Welcome to Shovelworks Studios, located... somewhere in New England! As the title implies, this developer has never released a game that's scored higher than 3 out of 10. The studio even has a Sword of Damocles in the form of an algorithmic score predictor hanging on an office wall. But there's hope for a better tomorrow. Shovelworks' newest member, Midge, is "hired" on the spot to improve its latest endless runner. She and the rest of the team, from the green-skinned Pylon to the violence-obsessed Viper, will navigate weekly antics around the office while trying to release a game.
Anyone familiar with The Office can follow along with the structure here: the narrative focus rests more on how characters solve wacky situations versus progressing the main plot. There are no silly cutaways to a camera interview, but the dialogue choreographs with exactly what you'd think they'd say. A mysterious man set up as the secretive main villain gets less screen time than a Nerf gun fight. This isn't necessarily bad on its own. It's just important to understand that the slapstick comedy is what gives wind for Season One's sails.
There's going to be a clear motif throughout this review: Episodes 4 & 5 are what tempt me into considering this a worthwhile adventure. With respect to the "absurd and topical" antics hyped up here, Episodes 1-3 fell along similar levels of quality as The Big Bang Theory for me. I only have a faint memory of getting a good chuckle twice throughout their runtime. It's silly in that way where writers throw something at a wall to see what sticks; there's no insight or lasting flavor as to how jokes are used. Then a lot of things do in fact stick in the last two episodes. I connected more with the consumerism of cheap, kitsch products than the running gag of interns in doggie kennels.
The balance of the situational comedy as well as snappier dialogue coalesce quite well.
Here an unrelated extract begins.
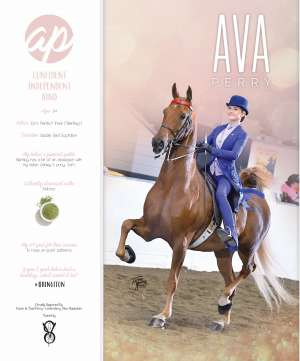 March 2021 National Horseman Advertiser Gallery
I wouldn't say this is my favorite confection of disparate personalities within an office environment, but there's an earnestness to them. Midge being the designated fish-out-of-water is a good idea for players to ease into this wacky world, though the execution feels a bit rushed; that said, when pushing past lazier jokes for shock value there are interesting dynamics at play. Games could use more of this discordant comradery.
In sum, Season One's uneven quality gets some tailwind and uplift where it counts: when crossing the finish line. It can sometimes be a tonal mishmash with quippy bits to paper over that. The meta-humor isn't nearly as incisive as The Stanley Parable or Dr. Langeskov, The Tiger, and The Terribly Cursed Emerald: A Whirlwind Heist. Despite such considerations, there's still an authenticity here that piqued my interest after its cliffhanger finale. That counts for something.
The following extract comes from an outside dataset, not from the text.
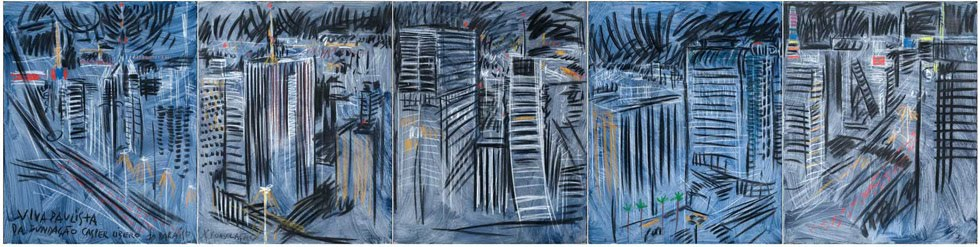 Viva Paulista. 1999. Acrilica e carvao s/ tela. 100 cm X 400 cm.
In one of the company's blog posts, Terrible Posture's founder, Joe Mirabello, replied to the question "What genre is 3 out of 10?" with a curt "Yes." That meme-inspired response is quite fitting here. If you can think of an ancillary gameplay idea you'll likely guess 3 out of 10's cavalcade of mini-games most of the time. You could be playing a puzzle game one moment, watch an extended cutscene, and then a first-person stealth mission the next. As to how successful these concepts are at maintaining excitement? Remember the motif I mentioned earlier. What starts as a 1:2 ratio of good/bad mini-games in the first three episodes gets flipped in the last two. Both in their inspiration and slight uptick in complexity, Ep. 4 & 5 kept me much more engaged.
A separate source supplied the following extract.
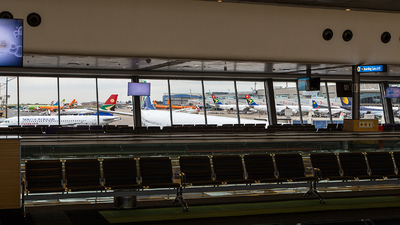 FAOR - Airport - Terminal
This lopsided quality doesn't necessarily mean you're slogging through muck beforehand. It's just that the nice novelties like driving through town with stacked interns atop Midge's hatchback make way for a couple of uninspired puzzles. Whether it's the playable version of Shovelworks' "Surfing with Sharks" endless runner or skydiving through rings, these trials have a 5-star rating system to encourage replayability. This inclusion and the option to skip any mini-game altogether was actually a good determiner in assessing its inherent fun.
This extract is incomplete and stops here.